----- Supplied data

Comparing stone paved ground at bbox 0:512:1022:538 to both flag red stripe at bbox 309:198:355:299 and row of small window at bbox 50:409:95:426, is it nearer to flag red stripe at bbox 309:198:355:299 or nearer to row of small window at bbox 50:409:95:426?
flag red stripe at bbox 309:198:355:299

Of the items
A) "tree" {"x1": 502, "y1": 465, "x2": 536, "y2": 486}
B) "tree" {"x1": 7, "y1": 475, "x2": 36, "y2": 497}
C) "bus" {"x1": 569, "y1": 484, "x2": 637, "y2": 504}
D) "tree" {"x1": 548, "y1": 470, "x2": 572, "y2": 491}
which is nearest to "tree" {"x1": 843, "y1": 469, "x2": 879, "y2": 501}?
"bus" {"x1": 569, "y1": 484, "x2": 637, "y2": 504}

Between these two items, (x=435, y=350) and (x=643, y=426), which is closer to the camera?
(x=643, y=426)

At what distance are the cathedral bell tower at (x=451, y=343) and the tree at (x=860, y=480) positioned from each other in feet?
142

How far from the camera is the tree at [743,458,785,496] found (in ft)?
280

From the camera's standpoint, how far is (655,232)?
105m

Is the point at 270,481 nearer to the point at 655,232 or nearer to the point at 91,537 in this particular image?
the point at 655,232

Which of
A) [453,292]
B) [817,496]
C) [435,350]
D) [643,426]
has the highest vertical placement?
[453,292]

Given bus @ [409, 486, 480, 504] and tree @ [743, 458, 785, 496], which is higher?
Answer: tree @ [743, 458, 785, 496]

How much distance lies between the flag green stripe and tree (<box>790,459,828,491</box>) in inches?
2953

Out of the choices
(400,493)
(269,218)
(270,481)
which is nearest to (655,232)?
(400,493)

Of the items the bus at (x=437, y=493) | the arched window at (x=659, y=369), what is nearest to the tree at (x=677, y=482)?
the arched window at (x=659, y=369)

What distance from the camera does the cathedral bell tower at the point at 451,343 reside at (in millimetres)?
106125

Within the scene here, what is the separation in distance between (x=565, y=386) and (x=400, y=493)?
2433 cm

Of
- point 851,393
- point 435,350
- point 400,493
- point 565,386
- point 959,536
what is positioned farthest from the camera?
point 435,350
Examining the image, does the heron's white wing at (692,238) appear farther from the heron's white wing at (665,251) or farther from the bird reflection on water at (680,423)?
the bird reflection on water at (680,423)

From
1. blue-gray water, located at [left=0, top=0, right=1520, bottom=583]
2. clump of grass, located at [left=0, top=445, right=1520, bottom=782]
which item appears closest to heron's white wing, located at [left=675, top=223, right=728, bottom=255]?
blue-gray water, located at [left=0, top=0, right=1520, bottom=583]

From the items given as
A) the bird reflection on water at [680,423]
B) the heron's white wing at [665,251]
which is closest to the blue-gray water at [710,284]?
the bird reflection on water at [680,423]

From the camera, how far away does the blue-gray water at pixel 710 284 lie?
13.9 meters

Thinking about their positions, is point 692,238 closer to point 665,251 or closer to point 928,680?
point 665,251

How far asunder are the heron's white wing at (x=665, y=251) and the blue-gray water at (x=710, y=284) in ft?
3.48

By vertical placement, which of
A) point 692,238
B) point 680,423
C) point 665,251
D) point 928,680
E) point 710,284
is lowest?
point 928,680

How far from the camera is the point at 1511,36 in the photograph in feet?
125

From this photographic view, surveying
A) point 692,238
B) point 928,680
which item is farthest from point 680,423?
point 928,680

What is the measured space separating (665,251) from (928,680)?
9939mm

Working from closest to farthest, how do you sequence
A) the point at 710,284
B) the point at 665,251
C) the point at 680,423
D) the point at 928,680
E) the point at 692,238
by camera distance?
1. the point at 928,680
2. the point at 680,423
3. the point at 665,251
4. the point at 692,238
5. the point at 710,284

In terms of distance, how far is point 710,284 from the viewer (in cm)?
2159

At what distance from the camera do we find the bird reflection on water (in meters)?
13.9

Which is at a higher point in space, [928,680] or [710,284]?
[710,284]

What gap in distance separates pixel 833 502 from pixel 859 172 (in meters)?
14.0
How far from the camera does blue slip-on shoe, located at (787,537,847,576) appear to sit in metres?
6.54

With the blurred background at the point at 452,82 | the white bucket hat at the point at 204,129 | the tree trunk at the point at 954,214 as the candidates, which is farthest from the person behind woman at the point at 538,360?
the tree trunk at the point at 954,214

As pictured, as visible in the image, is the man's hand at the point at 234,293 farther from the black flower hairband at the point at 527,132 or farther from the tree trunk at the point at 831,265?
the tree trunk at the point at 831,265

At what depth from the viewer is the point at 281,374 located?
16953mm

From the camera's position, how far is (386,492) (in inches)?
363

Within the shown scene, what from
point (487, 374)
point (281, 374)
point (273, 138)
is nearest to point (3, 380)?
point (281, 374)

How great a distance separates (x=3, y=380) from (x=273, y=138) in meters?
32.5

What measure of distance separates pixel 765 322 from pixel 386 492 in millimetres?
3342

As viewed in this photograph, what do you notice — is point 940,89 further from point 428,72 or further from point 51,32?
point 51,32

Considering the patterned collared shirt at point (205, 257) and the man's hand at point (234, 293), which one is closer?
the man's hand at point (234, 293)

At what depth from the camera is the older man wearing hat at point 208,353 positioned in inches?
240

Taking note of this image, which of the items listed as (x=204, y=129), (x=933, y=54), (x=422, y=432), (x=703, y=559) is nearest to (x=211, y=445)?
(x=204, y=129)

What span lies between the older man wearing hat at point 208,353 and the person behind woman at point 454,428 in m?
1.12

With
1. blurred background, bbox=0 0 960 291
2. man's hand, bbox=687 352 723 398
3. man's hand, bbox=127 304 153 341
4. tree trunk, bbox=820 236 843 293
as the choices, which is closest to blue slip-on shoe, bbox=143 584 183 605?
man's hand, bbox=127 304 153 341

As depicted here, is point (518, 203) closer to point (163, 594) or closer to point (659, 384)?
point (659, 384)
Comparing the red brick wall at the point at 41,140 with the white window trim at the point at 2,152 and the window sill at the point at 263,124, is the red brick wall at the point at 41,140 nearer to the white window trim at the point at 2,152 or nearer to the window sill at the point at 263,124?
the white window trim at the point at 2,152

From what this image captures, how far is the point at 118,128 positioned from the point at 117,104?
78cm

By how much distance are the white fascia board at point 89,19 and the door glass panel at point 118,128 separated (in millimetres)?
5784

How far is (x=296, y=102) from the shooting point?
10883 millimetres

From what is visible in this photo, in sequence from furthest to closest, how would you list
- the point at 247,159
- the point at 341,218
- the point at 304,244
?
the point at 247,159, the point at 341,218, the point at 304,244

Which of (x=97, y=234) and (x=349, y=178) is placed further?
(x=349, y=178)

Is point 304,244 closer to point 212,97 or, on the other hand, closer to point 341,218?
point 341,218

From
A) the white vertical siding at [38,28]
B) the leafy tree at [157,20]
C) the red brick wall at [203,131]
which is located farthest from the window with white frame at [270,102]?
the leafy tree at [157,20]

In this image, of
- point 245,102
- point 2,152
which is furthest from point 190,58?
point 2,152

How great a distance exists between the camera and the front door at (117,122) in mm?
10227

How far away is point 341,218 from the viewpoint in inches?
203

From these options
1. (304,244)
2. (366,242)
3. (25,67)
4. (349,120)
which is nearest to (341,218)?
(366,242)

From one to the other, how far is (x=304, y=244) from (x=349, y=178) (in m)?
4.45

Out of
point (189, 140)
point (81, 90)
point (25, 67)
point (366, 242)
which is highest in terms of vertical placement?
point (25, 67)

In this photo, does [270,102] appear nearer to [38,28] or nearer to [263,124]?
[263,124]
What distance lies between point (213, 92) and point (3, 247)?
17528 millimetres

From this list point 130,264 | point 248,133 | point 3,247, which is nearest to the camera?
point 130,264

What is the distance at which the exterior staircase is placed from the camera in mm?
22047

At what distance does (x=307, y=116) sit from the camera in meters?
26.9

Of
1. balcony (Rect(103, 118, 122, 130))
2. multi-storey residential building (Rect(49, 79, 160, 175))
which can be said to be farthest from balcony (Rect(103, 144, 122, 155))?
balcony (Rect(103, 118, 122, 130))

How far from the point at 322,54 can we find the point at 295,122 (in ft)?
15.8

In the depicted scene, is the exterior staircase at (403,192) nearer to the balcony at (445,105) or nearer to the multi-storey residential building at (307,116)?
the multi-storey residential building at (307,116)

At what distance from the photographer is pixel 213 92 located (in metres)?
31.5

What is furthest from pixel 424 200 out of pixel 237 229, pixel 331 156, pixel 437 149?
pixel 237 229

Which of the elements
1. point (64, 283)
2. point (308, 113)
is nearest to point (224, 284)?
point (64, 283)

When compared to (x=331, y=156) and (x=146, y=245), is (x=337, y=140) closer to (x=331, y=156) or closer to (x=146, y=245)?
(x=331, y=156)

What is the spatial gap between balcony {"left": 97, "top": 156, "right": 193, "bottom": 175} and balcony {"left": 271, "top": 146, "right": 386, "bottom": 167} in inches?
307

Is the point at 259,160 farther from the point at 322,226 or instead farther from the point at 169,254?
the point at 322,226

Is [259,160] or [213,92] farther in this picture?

----------

**Stated task**
Return the line that contains "How far away is" and all lines after it, verbatim, and nothing else.

**Expected answer**
How far away is point 341,218 from the viewpoint in inches?
203

From these options
1. (304,244)
2. (366,242)
3. (25,67)
4. (349,120)
which is nearest to (341,218)?
(366,242)

From one to the other, how far is (x=304, y=244) from (x=349, y=178) (in m)?
4.45

Out of
point (189, 140)
point (81, 90)
point (25, 67)
point (366, 242)
which is highest in terms of vertical placement?
point (25, 67)

In this photo, does [270,102] appear nearer to [38,28] or nearer to [263,124]?
[263,124]
What distance lies between point (213, 92) and point (3, 247)?
17528 millimetres

From this list point 130,264 | point 248,133 | point 3,247, which is nearest to the camera?
point 130,264

What is the distance at which the exterior staircase is placed from the camera in mm?
22047

At what distance does (x=307, y=116) sit from the camera in meters?
26.9

Of
1. balcony (Rect(103, 118, 122, 130))
2. multi-storey residential building (Rect(49, 79, 160, 175))
which can be said to be farthest from balcony (Rect(103, 144, 122, 155))?
balcony (Rect(103, 118, 122, 130))

How far from the point at 322,54 can we find the point at 295,122 (in ft)?
15.8

In the depicted scene, is the exterior staircase at (403,192) nearer to the balcony at (445,105) or nearer to the multi-storey residential building at (307,116)?
the multi-storey residential building at (307,116)

At what distance from the photographer is pixel 213 92 located (in metres)?
31.5

What is furthest from pixel 424 200 out of pixel 237 229, pixel 331 156, pixel 437 149?
pixel 237 229

Which of the elements
1. point (64, 283)
2. point (308, 113)
is nearest to point (224, 284)?
point (64, 283)

When compared to (x=331, y=156) and (x=146, y=245), is (x=337, y=140) closer to (x=331, y=156) or closer to (x=146, y=245)?
(x=331, y=156)

What is the spatial gap between balcony {"left": 97, "top": 156, "right": 193, "bottom": 175} and balcony {"left": 271, "top": 146, "right": 386, "bottom": 167} in inches?
307

Is the point at 259,160 farther from the point at 322,226 or instead farther from the point at 169,254?
the point at 322,226

Is [259,160] or [213,92] farther in this picture?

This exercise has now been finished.